Я вынул из кармана тужурки фотокарточки.
— Хотелось бы вам кое-что показать. Вот посмотрите на эту фотокарточку. Не могли бы вы подробно рассказать об этом человеке? Ведь вы, если не ошибаюсь, работали с ним в морском порту и давали ему рекомендацию.
— Я рад помочь вам, если это в моих силах, — сказал он, весело блестя глазами.
— Это гражданин Кузинко, — подсказал я. — Не могли бы рассказать о нем подробно?
— За свою жизнь многим хорошим людям пришлось давать рекомендации. И не было случая, чтобы меня кто-либо подвел. Давайте посмотрим, о ком здесь идет речь. — Виктор Васильевич надел очки и стал внимательно рассматривать фотокарточку.
Я ждал. Почему он так долго рассматривает фотокарточку, как будто видит его впервые? Наконец он заговорил:
— Понимаете, какое дело. Как бы это вам сказать, чтобы не было обидно… — Он выдержал паузу, перевел дыхание, а затем продолжил: — Никакого Кузинко я не знаю. И тем более не давал ему рекомендации на работу в порт. — Виктор Васильевич отодвинул от себя фотокарточку.
У меня перехватило дыхание, словно получил удар в солнечное сплетение.
— И нечему здесь удивляться. Память меня еще не подводила…
Поблагодарив Виктора Васильевича за письменное подтверждение своих слов, я поспешил в Москву.
— Вижу, что-то важное привез, — улыбнулся шеф, когда я появился у него в кабинете.
— Вы даже не можете себе представить, Геннадий Иванович.
— Это не тот Кузинко? — прервал меня шеф.
— Точно.
— Вот тебе на! Называется, удивил. — И он молча передал мне ответ из архива Министерства обороны.
«Сообщаем, что по учетам, — прочел я, — рядовой Кузинков Алексей (а не Кузинко Александр, как указано в вашем запросе), 1915 года рождения, уроженец Калужской области, находился в частях действующей армии, имел ранение…» —
и далее шло перечисление подразделений, в составе которых он воевал на фронтах Отечественной войны.

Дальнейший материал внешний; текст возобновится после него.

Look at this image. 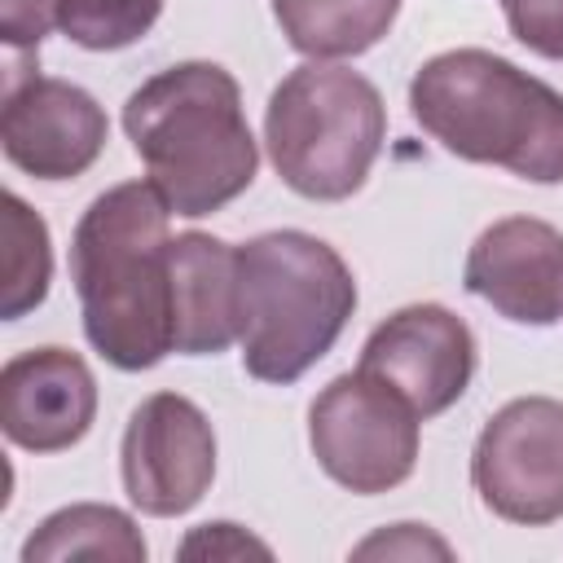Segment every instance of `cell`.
I'll use <instances>...</instances> for the list:
<instances>
[{
	"instance_id": "obj_12",
	"label": "cell",
	"mask_w": 563,
	"mask_h": 563,
	"mask_svg": "<svg viewBox=\"0 0 563 563\" xmlns=\"http://www.w3.org/2000/svg\"><path fill=\"white\" fill-rule=\"evenodd\" d=\"M97 418V378L70 347H31L0 369V431L26 453L75 449Z\"/></svg>"
},
{
	"instance_id": "obj_4",
	"label": "cell",
	"mask_w": 563,
	"mask_h": 563,
	"mask_svg": "<svg viewBox=\"0 0 563 563\" xmlns=\"http://www.w3.org/2000/svg\"><path fill=\"white\" fill-rule=\"evenodd\" d=\"M356 312L347 260L303 229H273L238 246V343L260 383L303 378Z\"/></svg>"
},
{
	"instance_id": "obj_20",
	"label": "cell",
	"mask_w": 563,
	"mask_h": 563,
	"mask_svg": "<svg viewBox=\"0 0 563 563\" xmlns=\"http://www.w3.org/2000/svg\"><path fill=\"white\" fill-rule=\"evenodd\" d=\"M57 26V0H0V35L13 53L40 48V40Z\"/></svg>"
},
{
	"instance_id": "obj_18",
	"label": "cell",
	"mask_w": 563,
	"mask_h": 563,
	"mask_svg": "<svg viewBox=\"0 0 563 563\" xmlns=\"http://www.w3.org/2000/svg\"><path fill=\"white\" fill-rule=\"evenodd\" d=\"M501 9L510 35L528 53L545 62H563V0H501Z\"/></svg>"
},
{
	"instance_id": "obj_19",
	"label": "cell",
	"mask_w": 563,
	"mask_h": 563,
	"mask_svg": "<svg viewBox=\"0 0 563 563\" xmlns=\"http://www.w3.org/2000/svg\"><path fill=\"white\" fill-rule=\"evenodd\" d=\"M246 554L268 559L273 550H268L264 541H255L251 532H242L238 523H229V519L194 528V532L185 537V545H180V559H246Z\"/></svg>"
},
{
	"instance_id": "obj_8",
	"label": "cell",
	"mask_w": 563,
	"mask_h": 563,
	"mask_svg": "<svg viewBox=\"0 0 563 563\" xmlns=\"http://www.w3.org/2000/svg\"><path fill=\"white\" fill-rule=\"evenodd\" d=\"M123 493L141 515H189L216 479V431L207 413L180 391L145 396L119 444Z\"/></svg>"
},
{
	"instance_id": "obj_1",
	"label": "cell",
	"mask_w": 563,
	"mask_h": 563,
	"mask_svg": "<svg viewBox=\"0 0 563 563\" xmlns=\"http://www.w3.org/2000/svg\"><path fill=\"white\" fill-rule=\"evenodd\" d=\"M167 220L172 207L154 180H123L88 202L70 238L84 334L123 374L154 369L176 352Z\"/></svg>"
},
{
	"instance_id": "obj_21",
	"label": "cell",
	"mask_w": 563,
	"mask_h": 563,
	"mask_svg": "<svg viewBox=\"0 0 563 563\" xmlns=\"http://www.w3.org/2000/svg\"><path fill=\"white\" fill-rule=\"evenodd\" d=\"M356 559H369V554H387V559H422V554H440V559H449L453 550L440 541V537H431L422 523H391L387 532H378V537H369V541H361L356 550H352Z\"/></svg>"
},
{
	"instance_id": "obj_10",
	"label": "cell",
	"mask_w": 563,
	"mask_h": 563,
	"mask_svg": "<svg viewBox=\"0 0 563 563\" xmlns=\"http://www.w3.org/2000/svg\"><path fill=\"white\" fill-rule=\"evenodd\" d=\"M110 141V119L97 97L57 75H9L0 106V150L35 180L84 176Z\"/></svg>"
},
{
	"instance_id": "obj_13",
	"label": "cell",
	"mask_w": 563,
	"mask_h": 563,
	"mask_svg": "<svg viewBox=\"0 0 563 563\" xmlns=\"http://www.w3.org/2000/svg\"><path fill=\"white\" fill-rule=\"evenodd\" d=\"M172 260V317L180 356H216L238 339V246L211 233H176Z\"/></svg>"
},
{
	"instance_id": "obj_9",
	"label": "cell",
	"mask_w": 563,
	"mask_h": 563,
	"mask_svg": "<svg viewBox=\"0 0 563 563\" xmlns=\"http://www.w3.org/2000/svg\"><path fill=\"white\" fill-rule=\"evenodd\" d=\"M356 369L387 383L427 422L466 396L475 378V334L444 303H405L369 330Z\"/></svg>"
},
{
	"instance_id": "obj_14",
	"label": "cell",
	"mask_w": 563,
	"mask_h": 563,
	"mask_svg": "<svg viewBox=\"0 0 563 563\" xmlns=\"http://www.w3.org/2000/svg\"><path fill=\"white\" fill-rule=\"evenodd\" d=\"M400 0H273V18L308 62L361 57L396 22Z\"/></svg>"
},
{
	"instance_id": "obj_6",
	"label": "cell",
	"mask_w": 563,
	"mask_h": 563,
	"mask_svg": "<svg viewBox=\"0 0 563 563\" xmlns=\"http://www.w3.org/2000/svg\"><path fill=\"white\" fill-rule=\"evenodd\" d=\"M418 413L365 369L330 378L308 409L317 466L347 493L374 497L405 484L418 466Z\"/></svg>"
},
{
	"instance_id": "obj_7",
	"label": "cell",
	"mask_w": 563,
	"mask_h": 563,
	"mask_svg": "<svg viewBox=\"0 0 563 563\" xmlns=\"http://www.w3.org/2000/svg\"><path fill=\"white\" fill-rule=\"evenodd\" d=\"M479 501L519 528L563 519V400L519 396L501 405L471 453Z\"/></svg>"
},
{
	"instance_id": "obj_16",
	"label": "cell",
	"mask_w": 563,
	"mask_h": 563,
	"mask_svg": "<svg viewBox=\"0 0 563 563\" xmlns=\"http://www.w3.org/2000/svg\"><path fill=\"white\" fill-rule=\"evenodd\" d=\"M4 295H0V317L18 321L31 308H40L48 299V282H53V242H48V224L40 211H31L13 189L4 194Z\"/></svg>"
},
{
	"instance_id": "obj_5",
	"label": "cell",
	"mask_w": 563,
	"mask_h": 563,
	"mask_svg": "<svg viewBox=\"0 0 563 563\" xmlns=\"http://www.w3.org/2000/svg\"><path fill=\"white\" fill-rule=\"evenodd\" d=\"M387 141L378 88L347 66L303 62L264 106V150L286 189L312 202L352 198Z\"/></svg>"
},
{
	"instance_id": "obj_17",
	"label": "cell",
	"mask_w": 563,
	"mask_h": 563,
	"mask_svg": "<svg viewBox=\"0 0 563 563\" xmlns=\"http://www.w3.org/2000/svg\"><path fill=\"white\" fill-rule=\"evenodd\" d=\"M158 13L163 0H57V31L88 53H114L145 40Z\"/></svg>"
},
{
	"instance_id": "obj_11",
	"label": "cell",
	"mask_w": 563,
	"mask_h": 563,
	"mask_svg": "<svg viewBox=\"0 0 563 563\" xmlns=\"http://www.w3.org/2000/svg\"><path fill=\"white\" fill-rule=\"evenodd\" d=\"M462 286L515 325L563 321V233L537 216L493 220L466 251Z\"/></svg>"
},
{
	"instance_id": "obj_3",
	"label": "cell",
	"mask_w": 563,
	"mask_h": 563,
	"mask_svg": "<svg viewBox=\"0 0 563 563\" xmlns=\"http://www.w3.org/2000/svg\"><path fill=\"white\" fill-rule=\"evenodd\" d=\"M413 123L453 158L563 185V92L488 48H449L409 79Z\"/></svg>"
},
{
	"instance_id": "obj_15",
	"label": "cell",
	"mask_w": 563,
	"mask_h": 563,
	"mask_svg": "<svg viewBox=\"0 0 563 563\" xmlns=\"http://www.w3.org/2000/svg\"><path fill=\"white\" fill-rule=\"evenodd\" d=\"M145 554L150 550H145L136 519L106 501L62 506L22 541V563H62V559L145 563Z\"/></svg>"
},
{
	"instance_id": "obj_2",
	"label": "cell",
	"mask_w": 563,
	"mask_h": 563,
	"mask_svg": "<svg viewBox=\"0 0 563 563\" xmlns=\"http://www.w3.org/2000/svg\"><path fill=\"white\" fill-rule=\"evenodd\" d=\"M123 132L145 176L185 220L216 216L260 172L242 88L216 62H176L150 75L123 101Z\"/></svg>"
}]
</instances>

— Выходит… это его родной брат…
— Выходит. Ладно. Потом поговорим, поезжай домой, отдохни. Вид у тебя, прямо скажем, усталый…
Жена встретила меня неласково.
— Кто такая Мартынова? — спросила она, глядя подозрительно мне в лицо.

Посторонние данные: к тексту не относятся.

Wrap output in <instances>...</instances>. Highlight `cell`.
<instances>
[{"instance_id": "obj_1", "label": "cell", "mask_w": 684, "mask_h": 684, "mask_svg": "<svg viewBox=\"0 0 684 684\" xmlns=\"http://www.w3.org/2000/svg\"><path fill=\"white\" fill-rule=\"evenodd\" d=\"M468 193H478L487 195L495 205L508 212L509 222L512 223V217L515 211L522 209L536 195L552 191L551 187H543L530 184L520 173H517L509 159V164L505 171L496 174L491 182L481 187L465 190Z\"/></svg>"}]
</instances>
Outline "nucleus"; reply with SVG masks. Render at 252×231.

— Какая Мартынова?! Не знаю такую. Давай поздороваемся, Нинуля!
— Не знаешь, а письма получаешь, — вместо приветствия отрезала она.
— Какие письма?! Какая Мартынова? — И тут я сообразил. — Давай сюда быстро письмо. Где оно?

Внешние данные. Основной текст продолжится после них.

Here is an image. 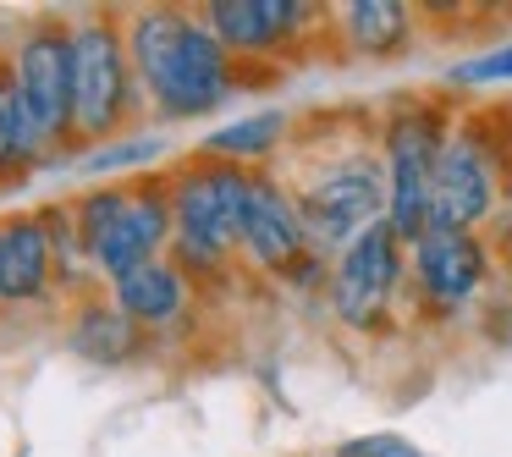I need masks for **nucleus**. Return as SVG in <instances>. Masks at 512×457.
Here are the masks:
<instances>
[{
  "mask_svg": "<svg viewBox=\"0 0 512 457\" xmlns=\"http://www.w3.org/2000/svg\"><path fill=\"white\" fill-rule=\"evenodd\" d=\"M127 56H133L138 89H149L160 116H199L221 105L237 83L232 50L177 6H149L127 23Z\"/></svg>",
  "mask_w": 512,
  "mask_h": 457,
  "instance_id": "obj_1",
  "label": "nucleus"
},
{
  "mask_svg": "<svg viewBox=\"0 0 512 457\" xmlns=\"http://www.w3.org/2000/svg\"><path fill=\"white\" fill-rule=\"evenodd\" d=\"M72 226L105 281L127 276L133 265L160 259L171 243V188L166 182H133V188H94L72 204Z\"/></svg>",
  "mask_w": 512,
  "mask_h": 457,
  "instance_id": "obj_2",
  "label": "nucleus"
},
{
  "mask_svg": "<svg viewBox=\"0 0 512 457\" xmlns=\"http://www.w3.org/2000/svg\"><path fill=\"white\" fill-rule=\"evenodd\" d=\"M138 111V78L127 56V28L111 12L72 23V133L83 144H111V133Z\"/></svg>",
  "mask_w": 512,
  "mask_h": 457,
  "instance_id": "obj_3",
  "label": "nucleus"
},
{
  "mask_svg": "<svg viewBox=\"0 0 512 457\" xmlns=\"http://www.w3.org/2000/svg\"><path fill=\"white\" fill-rule=\"evenodd\" d=\"M243 210H248V166L210 160L171 177V243L182 265L221 270V259L243 243Z\"/></svg>",
  "mask_w": 512,
  "mask_h": 457,
  "instance_id": "obj_4",
  "label": "nucleus"
},
{
  "mask_svg": "<svg viewBox=\"0 0 512 457\" xmlns=\"http://www.w3.org/2000/svg\"><path fill=\"white\" fill-rule=\"evenodd\" d=\"M391 188H386V166L375 155H353L336 160L325 177H314L309 188L298 193V215L309 226L314 248H336V243H358L369 226H380V210H386Z\"/></svg>",
  "mask_w": 512,
  "mask_h": 457,
  "instance_id": "obj_5",
  "label": "nucleus"
},
{
  "mask_svg": "<svg viewBox=\"0 0 512 457\" xmlns=\"http://www.w3.org/2000/svg\"><path fill=\"white\" fill-rule=\"evenodd\" d=\"M441 160V116L435 111H402L386 127V226L397 243H419L430 232V182Z\"/></svg>",
  "mask_w": 512,
  "mask_h": 457,
  "instance_id": "obj_6",
  "label": "nucleus"
},
{
  "mask_svg": "<svg viewBox=\"0 0 512 457\" xmlns=\"http://www.w3.org/2000/svg\"><path fill=\"white\" fill-rule=\"evenodd\" d=\"M17 94H23L34 127L45 133V144L56 149L72 133V23L61 17H39L23 39H17Z\"/></svg>",
  "mask_w": 512,
  "mask_h": 457,
  "instance_id": "obj_7",
  "label": "nucleus"
},
{
  "mask_svg": "<svg viewBox=\"0 0 512 457\" xmlns=\"http://www.w3.org/2000/svg\"><path fill=\"white\" fill-rule=\"evenodd\" d=\"M397 276H402V243L386 221L369 226L358 243L342 248L331 270V309L342 314L347 325H375L386 314L391 292H397Z\"/></svg>",
  "mask_w": 512,
  "mask_h": 457,
  "instance_id": "obj_8",
  "label": "nucleus"
},
{
  "mask_svg": "<svg viewBox=\"0 0 512 457\" xmlns=\"http://www.w3.org/2000/svg\"><path fill=\"white\" fill-rule=\"evenodd\" d=\"M243 248L270 276H309V226L298 215V199L281 193L276 177L248 171V210H243Z\"/></svg>",
  "mask_w": 512,
  "mask_h": 457,
  "instance_id": "obj_9",
  "label": "nucleus"
},
{
  "mask_svg": "<svg viewBox=\"0 0 512 457\" xmlns=\"http://www.w3.org/2000/svg\"><path fill=\"white\" fill-rule=\"evenodd\" d=\"M496 204V166H490L485 144L474 133H457L441 144L430 182V226H452V232H474Z\"/></svg>",
  "mask_w": 512,
  "mask_h": 457,
  "instance_id": "obj_10",
  "label": "nucleus"
},
{
  "mask_svg": "<svg viewBox=\"0 0 512 457\" xmlns=\"http://www.w3.org/2000/svg\"><path fill=\"white\" fill-rule=\"evenodd\" d=\"M413 281L435 309H457L479 292L485 281V248L474 232H452V226H430L413 243Z\"/></svg>",
  "mask_w": 512,
  "mask_h": 457,
  "instance_id": "obj_11",
  "label": "nucleus"
},
{
  "mask_svg": "<svg viewBox=\"0 0 512 457\" xmlns=\"http://www.w3.org/2000/svg\"><path fill=\"white\" fill-rule=\"evenodd\" d=\"M303 23H309V6L298 0H215L204 12V28L232 56H265L270 45H287Z\"/></svg>",
  "mask_w": 512,
  "mask_h": 457,
  "instance_id": "obj_12",
  "label": "nucleus"
},
{
  "mask_svg": "<svg viewBox=\"0 0 512 457\" xmlns=\"http://www.w3.org/2000/svg\"><path fill=\"white\" fill-rule=\"evenodd\" d=\"M56 281V248L39 215L0 221V303H34Z\"/></svg>",
  "mask_w": 512,
  "mask_h": 457,
  "instance_id": "obj_13",
  "label": "nucleus"
},
{
  "mask_svg": "<svg viewBox=\"0 0 512 457\" xmlns=\"http://www.w3.org/2000/svg\"><path fill=\"white\" fill-rule=\"evenodd\" d=\"M111 303L138 331L144 325H171L188 309V276H182L177 259H149V265H133L127 276L111 281Z\"/></svg>",
  "mask_w": 512,
  "mask_h": 457,
  "instance_id": "obj_14",
  "label": "nucleus"
},
{
  "mask_svg": "<svg viewBox=\"0 0 512 457\" xmlns=\"http://www.w3.org/2000/svg\"><path fill=\"white\" fill-rule=\"evenodd\" d=\"M45 133L34 127L23 94H17V72H12V56H0V182L23 177L28 166H39L45 155Z\"/></svg>",
  "mask_w": 512,
  "mask_h": 457,
  "instance_id": "obj_15",
  "label": "nucleus"
},
{
  "mask_svg": "<svg viewBox=\"0 0 512 457\" xmlns=\"http://www.w3.org/2000/svg\"><path fill=\"white\" fill-rule=\"evenodd\" d=\"M72 347L94 364H122L138 353V325L116 303H83L78 320H72Z\"/></svg>",
  "mask_w": 512,
  "mask_h": 457,
  "instance_id": "obj_16",
  "label": "nucleus"
},
{
  "mask_svg": "<svg viewBox=\"0 0 512 457\" xmlns=\"http://www.w3.org/2000/svg\"><path fill=\"white\" fill-rule=\"evenodd\" d=\"M342 28L364 56H397L408 45V6H397V0H353Z\"/></svg>",
  "mask_w": 512,
  "mask_h": 457,
  "instance_id": "obj_17",
  "label": "nucleus"
},
{
  "mask_svg": "<svg viewBox=\"0 0 512 457\" xmlns=\"http://www.w3.org/2000/svg\"><path fill=\"white\" fill-rule=\"evenodd\" d=\"M281 133H287V116L281 111H254V116H243V122H232V127H221V133L204 138V155L243 166V160L270 155V149L281 144Z\"/></svg>",
  "mask_w": 512,
  "mask_h": 457,
  "instance_id": "obj_18",
  "label": "nucleus"
},
{
  "mask_svg": "<svg viewBox=\"0 0 512 457\" xmlns=\"http://www.w3.org/2000/svg\"><path fill=\"white\" fill-rule=\"evenodd\" d=\"M160 155V138H127V144H100L83 155L89 171H127V166H144V160Z\"/></svg>",
  "mask_w": 512,
  "mask_h": 457,
  "instance_id": "obj_19",
  "label": "nucleus"
},
{
  "mask_svg": "<svg viewBox=\"0 0 512 457\" xmlns=\"http://www.w3.org/2000/svg\"><path fill=\"white\" fill-rule=\"evenodd\" d=\"M452 83H512V45L485 50V56H474V61H457Z\"/></svg>",
  "mask_w": 512,
  "mask_h": 457,
  "instance_id": "obj_20",
  "label": "nucleus"
},
{
  "mask_svg": "<svg viewBox=\"0 0 512 457\" xmlns=\"http://www.w3.org/2000/svg\"><path fill=\"white\" fill-rule=\"evenodd\" d=\"M336 457H424V452L402 435H358V441L336 446Z\"/></svg>",
  "mask_w": 512,
  "mask_h": 457,
  "instance_id": "obj_21",
  "label": "nucleus"
}]
</instances>
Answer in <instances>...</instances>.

Жена молча протянула мне письмо. Быстро вскрыл конверт, прочел:
«Уважаемый Владимир Николаевич! Я обещала Вам выяснить причину „странного“ поведения моей бабушки. Она у нас с характером, вы это почувствовали. У нас большое горе. Мы недавно похоронили дедушку. И ее состояние можно понять. А вообще-то она очень хороший и добрый человек. Вот что бабушка мне рассказала, когда вы ушли.
Бабушка была близко знакома с Исааком Гофманом. Вместе с ним училась, они дружили. Любили друг друга. Тем не менее родители Гофмана женили его на другой девушке. Но, несмотря на это, они продолжали встречаться вплоть до известного вам случая.
Бабушка показала мне фотографию Гофмана, его сестры Розы, рядом с нею и моя бабушка. Посылаю ее вам. Может, пригодится. Да, чуть не забыла. С сестрой Гофмана — Розой бабушка в ссоре, она была противницей их брака. Вот, пожалуй, и все. С уважением Мартынова».